羽島郡(読み)はしまぐん

日本歴史地名大系 「羽島郡」の解説

羽島郡
はしまぐん

面積:三四・〇八平方キロ
柳津やないづ町・笠松かさまつ町・岐南ぎなん町・川島かわしま

県南部に位置し、北から西は各務原かかみがはら市・岐阜市、東から南の大部分は木曾川を挟んで愛知県、一部は羽島市に接する。天正一四年(一五八六)以前は現在のさかい川が木曾川本流路で、その左岸にあたる当地域(柳津町の一部を除く)は尾張国葉栗はぐり郡に属していた。同年以降、木曾川がほぼ現流路に固定されるとともに、その左岸地域は美濃国に編入され、羽栗はぐり郡となり、同じ事情でできた中島なかしま郡と明治三〇年(一八九七)合併して羽島郡が成立した。成立時の羽島郡は現在の羽島郡の大部分のほか、現羽島市全域と各務原市の南西部、ほぼ羽島用水路以南の地を含む。

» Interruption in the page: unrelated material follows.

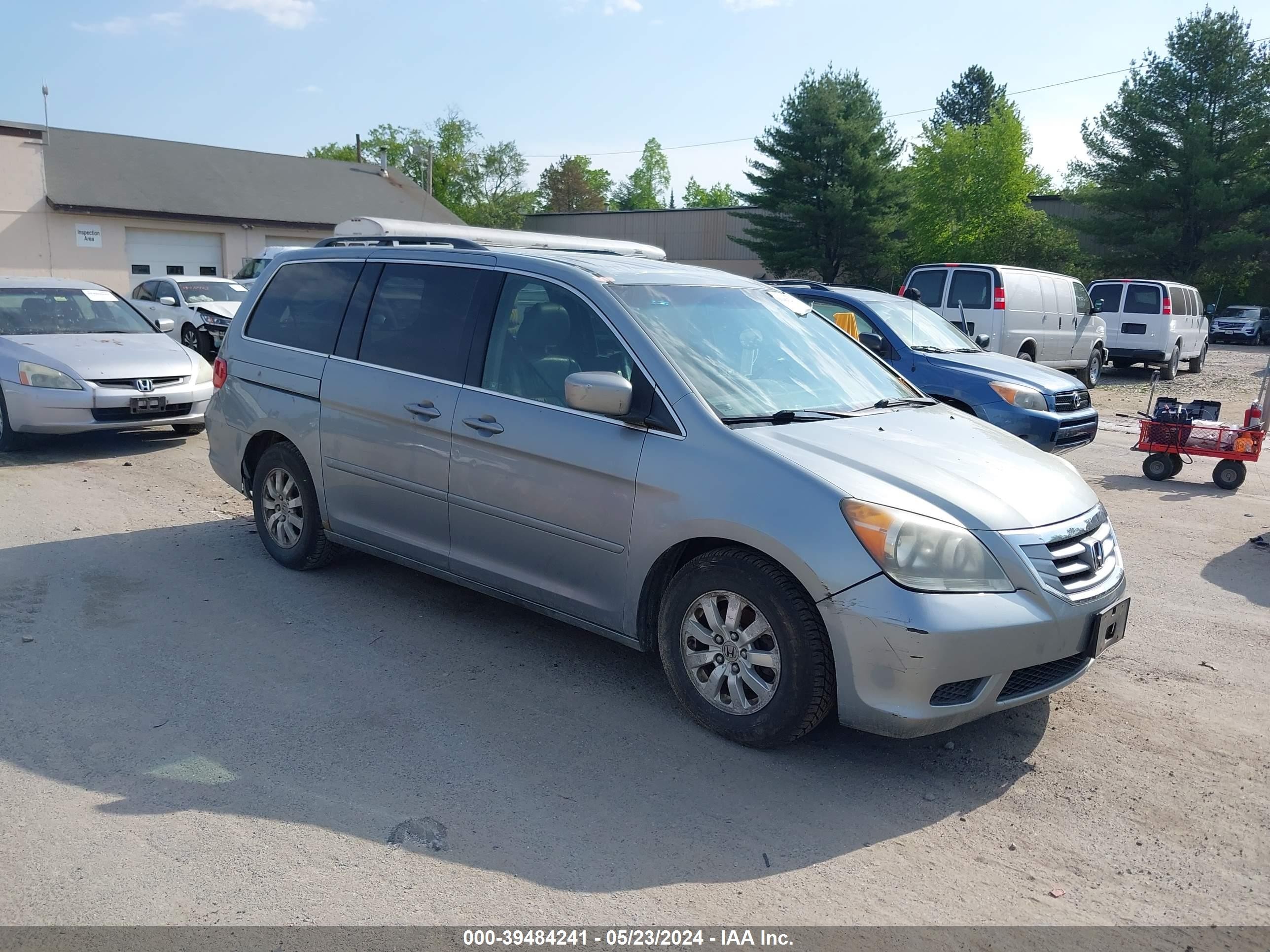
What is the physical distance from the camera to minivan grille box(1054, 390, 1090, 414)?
388 inches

当地には木曾川筋の氾濫、流路の移動などにより池沼や自然堤(微高地)が残り、こうした地形を利用した稲作や畑作が盛んであった。とりわけ砂入の多い田畑では桑の栽培が多く、養蚕業が栄えた。生糸の生産や絹織物の県下有数の産地となり、今日の機業地の基をつくった。また木曾川本流・支流や池沼での漁業も営まれ、明治から大正にかけてかなりの漁獲量を誇った。木曾川沿いの村では舟運による商業活動も盛んで、江戸時代から近代前期にかけては、笠松に幕府領代官所(陣屋)や岐阜県庁・郡役所が置かれたこともあり、政治・経済の中心地として、西南濃地域の重要な拠点であった。

〔原始・古代〕

笠松町の藤掛中洲ふじかけなかす遺跡(木曾川河床)から縄文・弥生時代の土器が多数出土したほかは、遺跡は確認されていない。他所においても若干の遺物が採集されているが、洪水により流されてきたものと考えられている。古墳もなく、奈良時代の遺跡も笠松町田代でんだいから白鳳後半期の東流ひがしながれ廃寺が発見されているにすぎない。なお、もとの厚見あつみ郡域ではあるが、柳津町高桑たかくわからは奈良時代の竪穴住居跡が発見され、鉄製農具や土師器などが出土している。